The goal of phase 1 to establish a consistent method of gene activation through dCAS9-VPR. Using MIT's CRISPR optimization tool, we generated 20 sequences to be used as our gRNA and target site. The dCAS9-VPR complex, the target sequence and reporter gene, and the gRNA expression vectors were constructed and transfected into HEK293 cells. Another set of transfections took place simultaneously with the same materials minus the gRNA expression vector as a negative control. The fold increase between the basal level of expression from the control and the activated level of expression was then recorded. The results can be found below. Here are some extra words to make it seem like this is a different paragraph than the rest when really, it's not. It's just the same thing. But I want to make it look different, so there you go. Let's just add a few more words, and there we go. That should do it.

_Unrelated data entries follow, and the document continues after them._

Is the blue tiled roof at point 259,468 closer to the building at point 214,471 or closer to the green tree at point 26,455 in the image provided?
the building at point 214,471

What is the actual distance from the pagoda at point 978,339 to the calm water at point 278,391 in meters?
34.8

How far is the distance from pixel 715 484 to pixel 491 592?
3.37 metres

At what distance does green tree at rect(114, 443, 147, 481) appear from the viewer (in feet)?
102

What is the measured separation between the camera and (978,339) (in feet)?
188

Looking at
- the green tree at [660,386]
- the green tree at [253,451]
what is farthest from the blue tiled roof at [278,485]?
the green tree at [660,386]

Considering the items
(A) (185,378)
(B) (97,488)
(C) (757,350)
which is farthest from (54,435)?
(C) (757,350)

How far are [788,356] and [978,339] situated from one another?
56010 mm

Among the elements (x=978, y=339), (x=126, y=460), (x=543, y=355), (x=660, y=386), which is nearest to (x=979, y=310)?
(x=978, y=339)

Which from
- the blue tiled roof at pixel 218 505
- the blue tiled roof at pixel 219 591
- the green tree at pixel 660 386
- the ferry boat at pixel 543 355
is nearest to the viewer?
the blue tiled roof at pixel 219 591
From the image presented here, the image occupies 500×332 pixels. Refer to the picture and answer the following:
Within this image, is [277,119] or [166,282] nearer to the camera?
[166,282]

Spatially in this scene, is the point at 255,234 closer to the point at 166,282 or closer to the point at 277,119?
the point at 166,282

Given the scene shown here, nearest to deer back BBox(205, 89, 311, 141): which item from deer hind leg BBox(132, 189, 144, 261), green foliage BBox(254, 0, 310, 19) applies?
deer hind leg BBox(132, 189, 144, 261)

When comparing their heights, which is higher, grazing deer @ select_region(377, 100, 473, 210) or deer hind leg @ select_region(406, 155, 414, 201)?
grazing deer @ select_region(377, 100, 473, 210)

The goal of phase 1 to establish a consistent method of gene activation through dCAS9-VPR. Using MIT's CRISPR optimization tool, we generated 20 sequences to be used as our gRNA and target site. The dCAS9-VPR complex, the target sequence and reporter gene, and the gRNA expression vectors were constructed and transfected into HEK293 cells. Another set of transfections took place simultaneously with the same materials minus the gRNA expression vector as a negative control. The fold increase between the basal level of expression from the control and the activated level of expression was then recorded. The results can be found below.


Phase 2



Words will go here that explain all the experiments we conducted to achieve aim one. I don't know what those words will be yet, but hey, I'm just the html guy not the writer guy. I mean, I do enjoy writing, but right now I have other things to work on. I just have to remember to come back and change this part. If I forget, that would bad, but I don't think I will. Here are some extra words to make it seem like this is a different pargraph than the rest when really, it's not. It's just the same thing. But I want to make it look different, so there you go. Let's just add a few more words, and there we go. That should do it. Shoot, this still isn't enough words. Hold on, here a few more, and a few more. Okay, now I'm out of ideas.


Phase 3



These words have to be a little different, just to show that the words are changing. Everything else from here on in will be identical to phase though. So without further ado, here's phase 2 again. Words will go here that explain all the experiments we conducted to achieve aim one. I don't know what those words will be yet, but hey, I'm just the html guy not the writer guy. I mean, I do enjoy writing, but right now I have other things to work on. I just have to remember to come back and change this part. If I forget, that would bad, but I don't think I will. Here are some extra words to make it seem like this is a different pargraph than the rest when really, it's not. It's just the same thing. But I want to make it look different, so there you go.